**Do this:** Switch "house" to "cottage" everywhere in the entries below, and write out their lines again with nothing else changed. Leave the pictures out.

**Information given:**
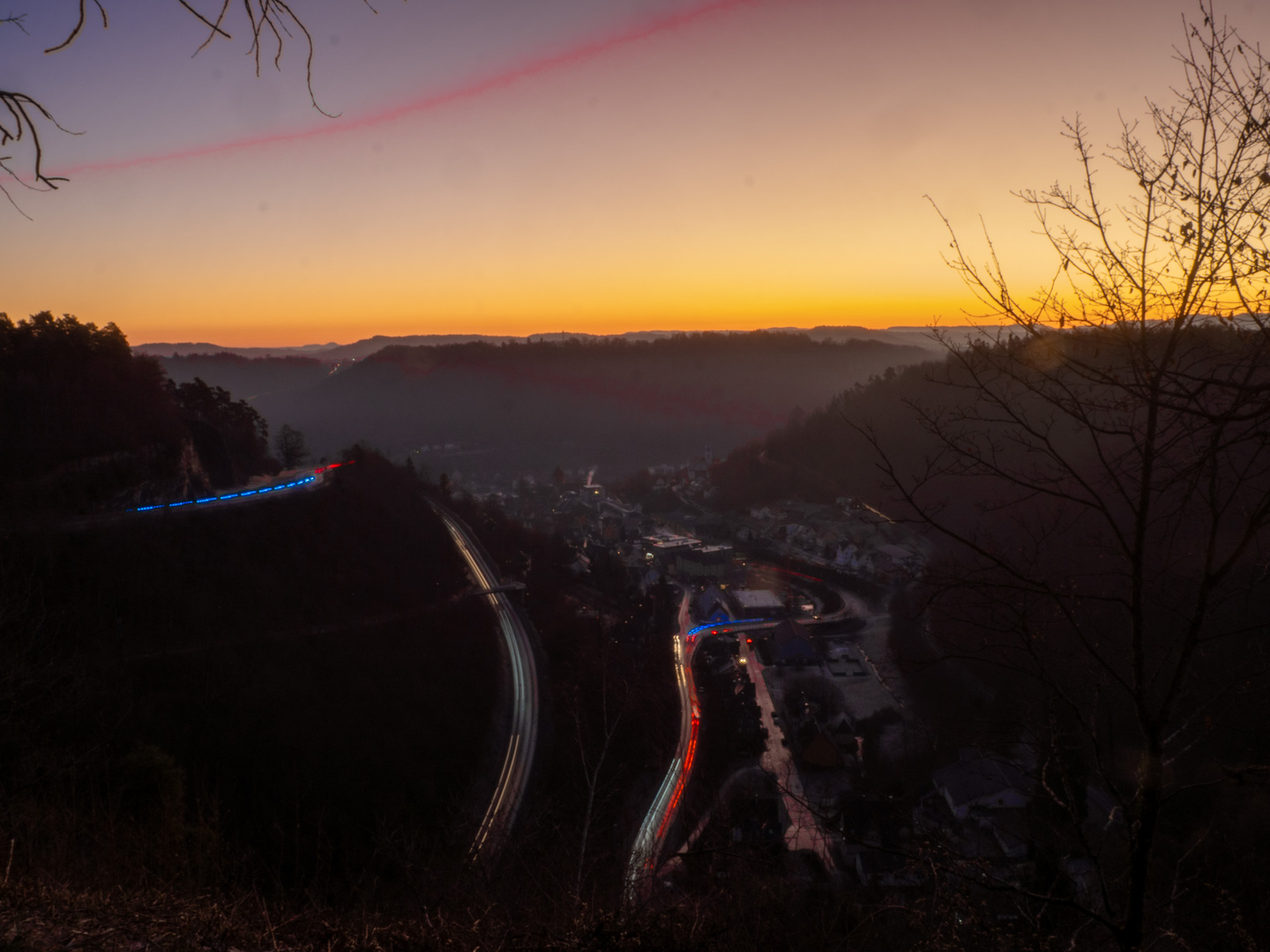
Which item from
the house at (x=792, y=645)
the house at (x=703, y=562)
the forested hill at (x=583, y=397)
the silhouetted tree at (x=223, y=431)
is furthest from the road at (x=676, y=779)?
the forested hill at (x=583, y=397)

**Written reply:**
Which item from
the cottage at (x=792, y=645)
the cottage at (x=703, y=562)
the forested hill at (x=583, y=397)
the silhouetted tree at (x=223, y=431)
is furthest from the road at (x=676, y=779)?
the forested hill at (x=583, y=397)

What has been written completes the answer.